TAREAS —
A) Según el fragmento, ¿cuáles son las tres necesidades concretas que quien ama apasionadamente a Dios querría no tener? Enuméralas.
B) Prosigue el fragmento sobre la elección entre la carne y el espíritu a partir de su última oración.

No cabe la menos duda de que durante
los años que Dios le conceda…, la vida del hombre sobre la tierra, es siempre
una continua e inacabable disyuntiva. Es necesario estar continuamente
eligiendo; esencialmente entre el bien y el mal, entre el amor y el odio, entre
la luz y las tinieblas. La vida es una continua elección entre lo que nos pide
nuestra carne y lo que demanda nuestra alma. San Pablo nos escribe diciéndonos:
“Para que la justicia de la Ley se cumpliera en nosotros, que ya no vivimos
conforme a la carne sino al espíritu. En efecto, los que viven según la carne
desean lo que es carnal; en cambio, los que viven según el espíritu, desean lo
que es espiritual. Ahora bien, los deseos de la carne conducen a la muerte,
pero los deseos del espíritu conducen a la vida y a la paz, porque los deseos
de la carne se oponen a Dios, ya que no se someten a su Ley, ni pueden hacerlo.
Por eso, los que viven de acuerdo con la carne no pueden agradar a Dios”. (Rm
8,4-8).
Y
teniendo en cuenta lo ya dicho anteriormente, es de ver que el hombre se ve
impelido por su carne a la obtención de bienes materiales y por su espíritu a
la adquisición de viene materiales. Las características de una y otra clase de
bienes, son diferentes y de ambos todos nosotros tenemos necesidad. El que ama
apasionadamente a Dios, piensa: “Sería fantástico no tener necesidad alguna de
bienes materiales, no necesitar comer, no necesitar dormir, no necesitar
cobijarse de las inclemencias del tiempo, y no tener limitación alguna en
satisfacer el deseo de entregarse plenamente al amor del Señor”. La postura
opuesta es la del hombre hedonista, que piensa: “Sería fantástico, poder
satisfacer todos los deseos que mi cuerpo me pide, sin remordimientos ni
conciencia alguna que me inquiete y no morirme nunca, quedarse uno aquí
eternamente, para siempre disfrutando con dinero inagotable de lo que esta vida
ofrece”. Por supuesto que las dos posturas son en cada caso, una quimera, pero
la primera goza de más visos de realidad que la segunda.

DATOS PROPORCIONADOS —

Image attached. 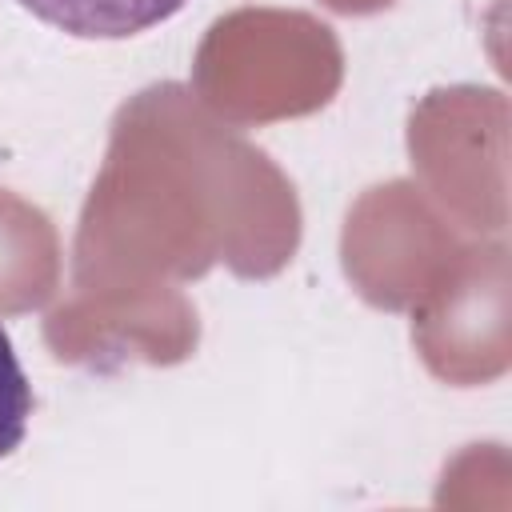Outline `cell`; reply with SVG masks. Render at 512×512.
Listing matches in <instances>:
<instances>
[{"mask_svg": "<svg viewBox=\"0 0 512 512\" xmlns=\"http://www.w3.org/2000/svg\"><path fill=\"white\" fill-rule=\"evenodd\" d=\"M32 416V384L16 360L8 332L0 328V460L20 448Z\"/></svg>", "mask_w": 512, "mask_h": 512, "instance_id": "2", "label": "cell"}, {"mask_svg": "<svg viewBox=\"0 0 512 512\" xmlns=\"http://www.w3.org/2000/svg\"><path fill=\"white\" fill-rule=\"evenodd\" d=\"M36 20L80 40H128L172 20L188 0H20Z\"/></svg>", "mask_w": 512, "mask_h": 512, "instance_id": "1", "label": "cell"}]
</instances>
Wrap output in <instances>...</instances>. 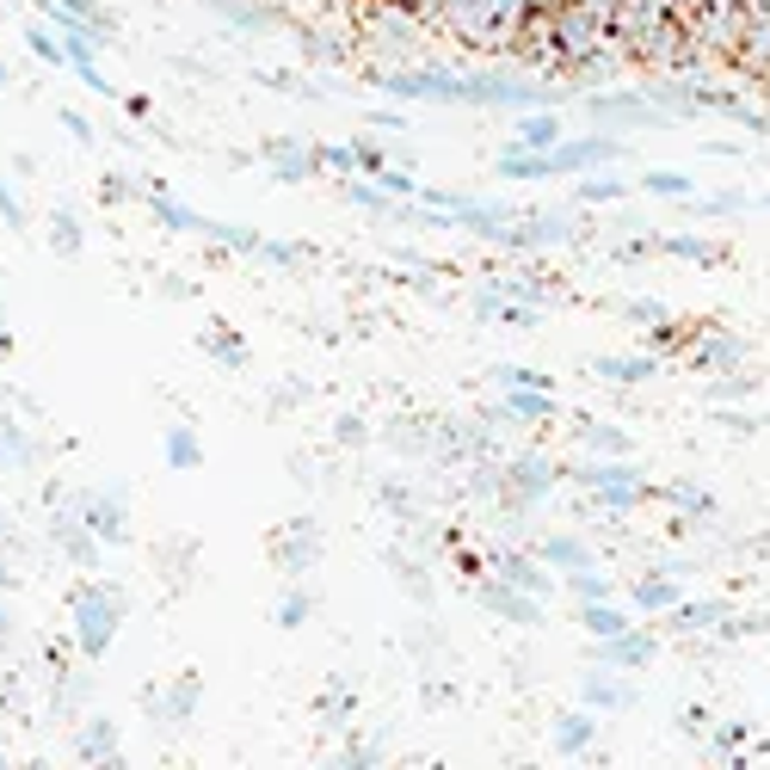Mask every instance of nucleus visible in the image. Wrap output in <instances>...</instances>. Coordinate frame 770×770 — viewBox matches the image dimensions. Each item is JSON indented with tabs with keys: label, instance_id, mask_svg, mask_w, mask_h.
Here are the masks:
<instances>
[{
	"label": "nucleus",
	"instance_id": "nucleus-1",
	"mask_svg": "<svg viewBox=\"0 0 770 770\" xmlns=\"http://www.w3.org/2000/svg\"><path fill=\"white\" fill-rule=\"evenodd\" d=\"M549 142H561V124L555 118H524L519 148H549Z\"/></svg>",
	"mask_w": 770,
	"mask_h": 770
},
{
	"label": "nucleus",
	"instance_id": "nucleus-2",
	"mask_svg": "<svg viewBox=\"0 0 770 770\" xmlns=\"http://www.w3.org/2000/svg\"><path fill=\"white\" fill-rule=\"evenodd\" d=\"M648 191H672V198H684V191H691V179H678V174H653V179H648Z\"/></svg>",
	"mask_w": 770,
	"mask_h": 770
},
{
	"label": "nucleus",
	"instance_id": "nucleus-3",
	"mask_svg": "<svg viewBox=\"0 0 770 770\" xmlns=\"http://www.w3.org/2000/svg\"><path fill=\"white\" fill-rule=\"evenodd\" d=\"M174 463H198V444H191V432H174Z\"/></svg>",
	"mask_w": 770,
	"mask_h": 770
},
{
	"label": "nucleus",
	"instance_id": "nucleus-4",
	"mask_svg": "<svg viewBox=\"0 0 770 770\" xmlns=\"http://www.w3.org/2000/svg\"><path fill=\"white\" fill-rule=\"evenodd\" d=\"M549 561H561V567H567V561H573V567H585V555L573 543H549Z\"/></svg>",
	"mask_w": 770,
	"mask_h": 770
},
{
	"label": "nucleus",
	"instance_id": "nucleus-5",
	"mask_svg": "<svg viewBox=\"0 0 770 770\" xmlns=\"http://www.w3.org/2000/svg\"><path fill=\"white\" fill-rule=\"evenodd\" d=\"M585 733H592L585 721H561V746H567V752H573V746H585Z\"/></svg>",
	"mask_w": 770,
	"mask_h": 770
}]
</instances>
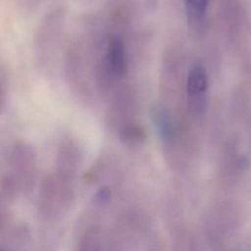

RESPUESTAS FINALES —
A)
- Comer
- Dormir
- Cobijarse de las inclemencias del tiempo

B)
En
relación a la persona que ama apasionadamente al Señor, es de señalar que este
apasionado amor está en parte errado y no puede existir, porque Dios son
menosprecio alguno de los bienes espirituales, desea de todos nosotros, que
utilicemos debidamente los bienes materiales, que este debido uso, que no nos
permite el atesoramiento de los bienes materiales hasta llegar a idolatrarlos,
convirtiéndolos en un Dios que no solo puede matar el alma del que los tiene,
sino también del que sin tenerlos, lo desea. Por ello el Señor nos dijo: “Los
discípulos se sorprendieron por estas palabras, pero Jesús continuó diciendo:
Hijos míos, ¡Qué difícil es entrar en el Reino de Dios! Es más fácil que un
camello pase por el ojo de una aguja, que un rico entre en el Reino de Dios”. (Mc
10,24-25).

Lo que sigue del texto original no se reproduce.